Wednesday, 6 August 2008
Proof-reading one's life
For the last week or so I have been reading and correcting the proofs of the forthcoming New and Collected Poems. It is - as I expect others who have done this would testify - a strange, disorientating, sometimes depressing, sometimes dizzying, experience. Everything comes back at you- time and self particularly. These are the voices you gave and made, emerging through a clouded mirror to form a compound yet recognisable shape that now appears: a half-familiar alien.
I remember talking to Peter Porter several years ago when he was putting together his first Collected Poems. I wondered how much he edited. He said he would not edit. What he had done, he had done. It was a pact with himself. You may not always like what you were but you should not deny it.
I, for my part, have taken out some poems that I thought - to use the common phrase - were not worth preserving. (Ah, but is any of this worth preserving? your demon whispers.) That was done before the proof stage.
And at proof stage?
I see how at certain stages, particularly in the middle, about the time of Metro (1988) and Bridge Passages (1991), where I am working my way through the Hungarian visits, impressions and memories, there are phrases I want violently to strike out. Just too much detail, too much the sound of material being wedged into too small a space.

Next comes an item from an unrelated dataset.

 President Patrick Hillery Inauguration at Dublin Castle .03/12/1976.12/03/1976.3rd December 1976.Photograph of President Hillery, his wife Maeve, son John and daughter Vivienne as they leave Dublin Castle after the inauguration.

Private things, incidental things, the world falling about one's head as at some demolition one happens to be standing under.

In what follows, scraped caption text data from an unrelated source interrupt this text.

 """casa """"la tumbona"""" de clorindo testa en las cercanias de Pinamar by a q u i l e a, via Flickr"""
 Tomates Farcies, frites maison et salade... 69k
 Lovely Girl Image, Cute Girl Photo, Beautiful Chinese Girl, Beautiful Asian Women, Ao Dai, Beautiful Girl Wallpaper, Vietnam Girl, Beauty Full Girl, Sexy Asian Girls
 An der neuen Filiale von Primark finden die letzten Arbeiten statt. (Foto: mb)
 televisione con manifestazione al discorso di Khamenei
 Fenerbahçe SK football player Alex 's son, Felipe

And yet there are people who regard this as my most characteristic work. Maybe it is. Some of it appears in anthologies. Yes, but surely, those jammed-in verses like rush-hour trains with no sitting space might have been better regulated, run to a more precise timetable, added some seats. More air.
Maybe it's OK. Maybe it is just the oddity of the experience of meeting yourself, not as a figure passed in a mirror but as a figure emerging from one. And then there is the world the figure presents to you, a world that even as it falls about your head, forms itself into representations of all that was solid and spectral at the time and you couldn't quite tell which was what and what was which, but through which people moved like solid bodies. Your own solid body is in there somewhere.
Getting towards the end of proof-reading now. And seeing that I seem to advertising my own productions, I may as well go the whole hog and point to this, John Sears's study of the work, that I have not read and which may well surprise me. I rather hope it does.